INPUT DATA.
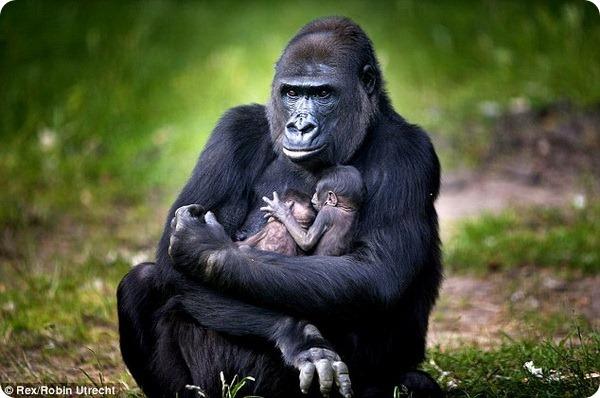 Самка горили N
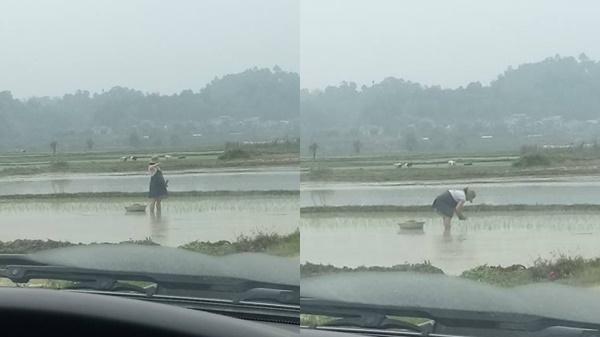Thai phụ bụng bầu vượt mặt vẫn phải còng lưng cấy lúa: Người thương cảm, người cho biết đó là chuyện thường thấy ở quê thôi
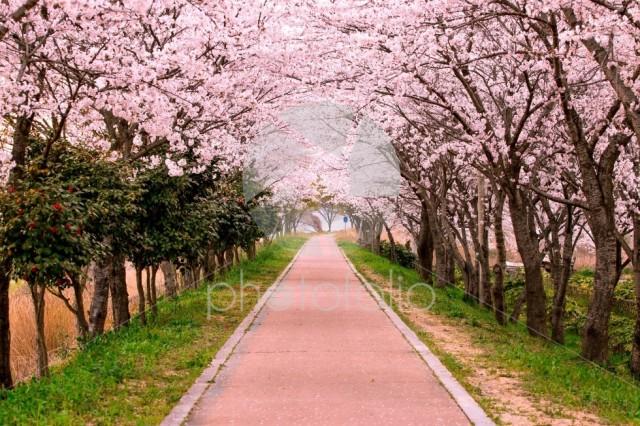 Blossom Cherry path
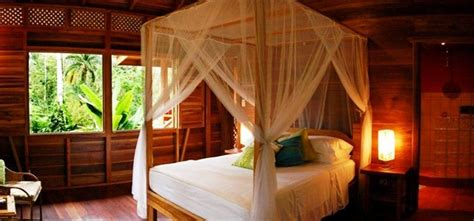 tree house bedroom 28 treehouse bed designs bedroom designs design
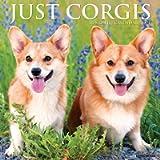 Just Corgis 2021 Wall Calendar (Dog Breed Calendar)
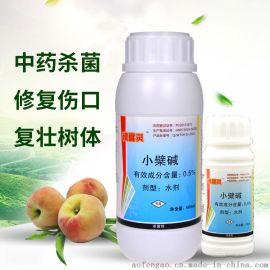 桃树流胶病怎么控制 用溃腐灵中草药杀菌剂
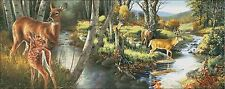 Needlework Crafts Full Embroidery DIY Counted Cross Stitch Kits Birch Creek Deer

REQUIREMENT. Output the data exactly as it appears. The pictures do not belong in it.

REPLY TO THE EXERCISE.
 Самка горили N
Thai phụ bụng bầu vượt mặt vẫn phải còng lưng cấy lúa: Người thương cảm, người cho biết đó là chuyện thường thấy ở quê thôi
 Blossom Cherry path
 tree house bedroom 28 treehouse bed designs bedroom designs design
 Just Corgis 2021 Wall Calendar (Dog Breed Calendar)
 桃树流胶病怎么控制 用溃腐灵中草药杀菌剂
 Needlework Crafts Full Embroidery DIY Counted Cross Stitch Kits Birch Creek Deer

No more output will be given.